Em geral, este é o estado de espírito dos católicos hipertolerantes. Sua linguagem é imaginativa, mole, sentimental. Só sabem argumentar — se é que a isto se pode chamar argumento — com o coração. Em relação aos inimigos da Igreja, são cheios de ilusões, atenções, obséquios e carícias. Mas ofendem-se terrivelmente se um católico zeloso lhes faz ver que estão sacrificando os direitos de Deus. E, em lugar de argumentar em termos de doutrina, transpõem o assunto para o terreno pessoal. Estão julgando que sou tíbio? Que não sei perfeitamente o que tenho de fazer? Estão duvidando de minha sabedoria? De minha coragem? Oh! não, isto eu não posso suportar. E seu peito arfa, seu rosto se enche de rubor, seus olhos se marejam de lágrimas, sua voz toma uma inflexão particular. Cuidado! Este hipertolerante está no auge de uma crise de intolerância. Todas as violências, todas as injustiças, todas as unilateralidades podem ser receadas por parte dele.(*)

* Catolicismo, nº 78, junho/1957 (os intertítulos são da redação).


A intolerância será sempre um mal?


· Plinio Corrêa de Oliveira


A confusão de idéias existente em nossa época exige por vezes que relembremos alguns conceitos, hoje menos supérfluos do que outrora. Com efeito, o mais imbecil dos Acácios ainda é um sábio em comparação com certos semeadores de palavras ocas e bombásticas de nossos dias.

Assim, é útil lembrar que intolerante é quem não tolera.

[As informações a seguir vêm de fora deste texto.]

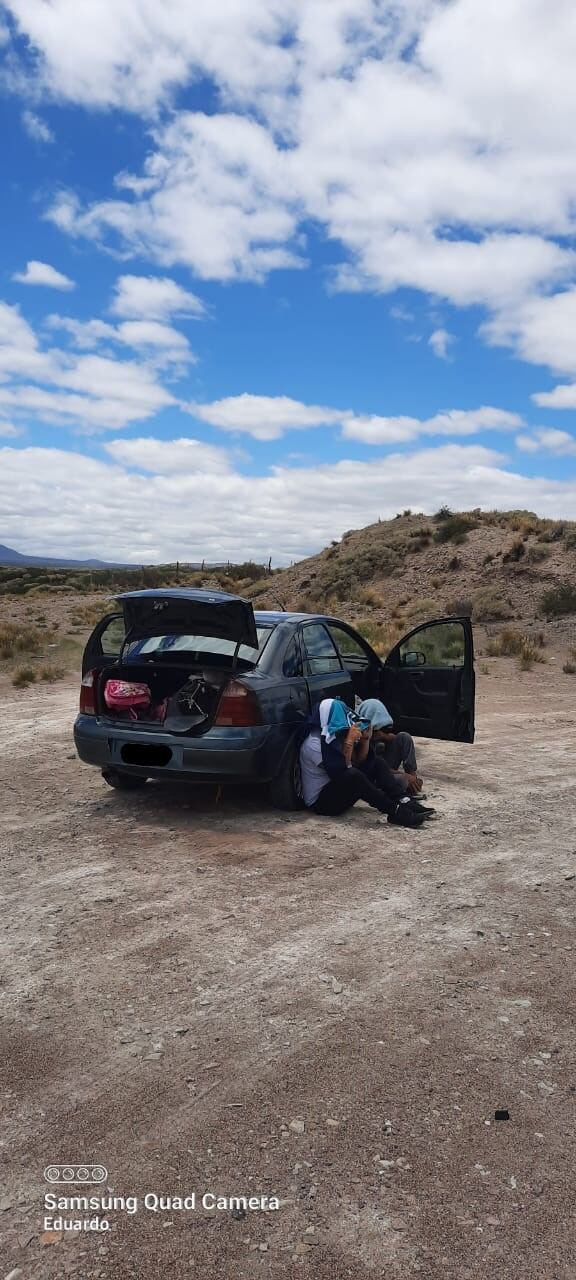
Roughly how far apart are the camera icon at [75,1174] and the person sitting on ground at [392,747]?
4235 mm

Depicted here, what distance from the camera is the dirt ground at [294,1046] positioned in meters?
2.33

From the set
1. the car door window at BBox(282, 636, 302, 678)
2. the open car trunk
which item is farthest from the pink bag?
the car door window at BBox(282, 636, 302, 678)

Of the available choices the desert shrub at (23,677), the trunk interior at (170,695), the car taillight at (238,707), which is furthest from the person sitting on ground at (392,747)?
the desert shrub at (23,677)

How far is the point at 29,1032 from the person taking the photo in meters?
3.31

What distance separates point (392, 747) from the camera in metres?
7.12

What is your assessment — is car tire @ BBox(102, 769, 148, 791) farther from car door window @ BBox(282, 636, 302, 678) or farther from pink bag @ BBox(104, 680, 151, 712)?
car door window @ BBox(282, 636, 302, 678)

A intolerância será sempre um mal? A tolerância será sempre um bem? Há coisas que se devem tolerar. Outras não podem nem devem ser toleradas. Diria pois o Conselheiro Acácio que há situações em que a intolerância é uma grande virtude, e situações em que a tolerância pode ser um imenso pecado. Não há, pois, a menor razão para que se constitua em torno destas palavras um tabu. Acusar uma pessoa de intolerante, e com isto pretender atirar-lhe uma injúria, é muitas vezes um erro grave. Mesmo porque os excessos de intolerância são quase sempre muito mais toleráveis do que os excessos de tolerância.

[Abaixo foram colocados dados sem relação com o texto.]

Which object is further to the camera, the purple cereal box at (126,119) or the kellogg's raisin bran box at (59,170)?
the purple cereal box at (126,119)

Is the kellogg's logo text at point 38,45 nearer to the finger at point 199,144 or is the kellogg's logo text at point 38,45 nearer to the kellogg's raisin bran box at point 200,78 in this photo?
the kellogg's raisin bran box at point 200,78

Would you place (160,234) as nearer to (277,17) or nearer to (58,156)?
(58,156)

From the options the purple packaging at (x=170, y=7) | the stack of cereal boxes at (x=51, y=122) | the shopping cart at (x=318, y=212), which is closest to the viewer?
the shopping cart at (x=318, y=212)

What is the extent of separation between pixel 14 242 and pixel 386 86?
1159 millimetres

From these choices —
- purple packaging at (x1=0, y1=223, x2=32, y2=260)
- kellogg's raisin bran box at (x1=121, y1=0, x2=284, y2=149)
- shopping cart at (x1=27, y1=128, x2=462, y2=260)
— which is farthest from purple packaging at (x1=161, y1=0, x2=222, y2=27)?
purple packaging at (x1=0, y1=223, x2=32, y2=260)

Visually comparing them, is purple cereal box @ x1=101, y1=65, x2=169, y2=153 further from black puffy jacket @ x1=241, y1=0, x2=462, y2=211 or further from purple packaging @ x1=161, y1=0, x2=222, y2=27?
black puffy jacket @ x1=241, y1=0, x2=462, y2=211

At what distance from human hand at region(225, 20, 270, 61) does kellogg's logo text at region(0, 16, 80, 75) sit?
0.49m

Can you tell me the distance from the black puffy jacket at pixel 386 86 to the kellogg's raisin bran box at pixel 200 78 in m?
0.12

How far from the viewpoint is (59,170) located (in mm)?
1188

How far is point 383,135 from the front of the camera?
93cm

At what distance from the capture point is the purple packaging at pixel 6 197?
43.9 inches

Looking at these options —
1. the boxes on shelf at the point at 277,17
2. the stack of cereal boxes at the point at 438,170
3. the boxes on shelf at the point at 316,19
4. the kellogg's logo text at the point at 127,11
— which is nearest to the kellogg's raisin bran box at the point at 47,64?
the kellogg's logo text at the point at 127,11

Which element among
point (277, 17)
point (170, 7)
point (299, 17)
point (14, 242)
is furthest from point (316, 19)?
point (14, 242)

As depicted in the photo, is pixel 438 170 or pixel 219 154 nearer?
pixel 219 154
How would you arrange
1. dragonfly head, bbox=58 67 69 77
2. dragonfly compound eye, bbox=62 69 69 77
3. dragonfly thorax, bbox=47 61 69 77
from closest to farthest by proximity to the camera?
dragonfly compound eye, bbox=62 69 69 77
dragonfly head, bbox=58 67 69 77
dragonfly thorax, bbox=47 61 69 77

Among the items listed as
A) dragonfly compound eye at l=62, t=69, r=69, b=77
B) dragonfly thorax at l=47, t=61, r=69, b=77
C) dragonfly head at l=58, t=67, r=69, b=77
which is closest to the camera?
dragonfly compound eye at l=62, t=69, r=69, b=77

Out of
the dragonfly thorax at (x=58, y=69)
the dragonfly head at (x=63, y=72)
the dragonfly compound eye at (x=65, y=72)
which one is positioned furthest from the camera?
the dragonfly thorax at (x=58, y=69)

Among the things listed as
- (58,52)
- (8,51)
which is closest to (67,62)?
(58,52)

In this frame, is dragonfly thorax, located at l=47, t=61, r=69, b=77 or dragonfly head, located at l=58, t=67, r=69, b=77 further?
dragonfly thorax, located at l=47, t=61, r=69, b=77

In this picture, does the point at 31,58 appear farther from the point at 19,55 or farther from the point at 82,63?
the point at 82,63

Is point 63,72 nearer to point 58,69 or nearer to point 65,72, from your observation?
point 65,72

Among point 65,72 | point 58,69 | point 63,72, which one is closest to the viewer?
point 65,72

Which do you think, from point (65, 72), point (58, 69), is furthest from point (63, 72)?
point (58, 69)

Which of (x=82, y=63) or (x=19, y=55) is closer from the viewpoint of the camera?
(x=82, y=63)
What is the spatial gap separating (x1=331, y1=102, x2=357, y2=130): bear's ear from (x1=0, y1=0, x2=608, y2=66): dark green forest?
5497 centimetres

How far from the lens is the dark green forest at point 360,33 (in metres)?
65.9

Basta correr um pouco os olhos em torno de nós, para que verifiquemos que os excessos de tolerância são hoje imensamente mais numerosos que os da intolerância. Os pais que toleram maus jornais, maus livros e más companhias para seus filhos; as mães que toleram o rádio, mesmo quando enche a casa de declamações obscenas; as moças que toleram liberdades exageradas por parte de rapazes; os jovens que toleram, contrafeitos e vexados, a mofa e a risota dos prosélitos da impureza e da impiedade; as autoridades que toleram os desmandos e excessos dos subalternos; enfim, os professores, os patrões, os superiores hierárquicos de toda a escala civil costumam hoje em dia tolerar muito mais do que punir. E os raros superiores que sabem punir, fazem-no em muitos países tolerando e até fomentando o mal, e punindo intransigentemente o bem.

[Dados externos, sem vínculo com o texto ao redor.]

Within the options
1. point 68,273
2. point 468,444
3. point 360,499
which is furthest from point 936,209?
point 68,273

Tudo isto é de tal maneira evidente, que ninguém ousaria afirmar que o grande problema de nossos dias decorre do excesso de severidade dos pais, dos extremos de recato das moças e dos exageros de desassombro dos jovens virtuosos. Assim, pois, a que propósito se encontra em certas penas uma tão perseverante luta contra a intolerância, e tão geral olvido das devastações feitas pela tolerância? Há aí um mistério que talvez só no dia do Juízo Final se possa desvendar.*

* “O Legionário”, nº 474, 12 de outubro de 1941.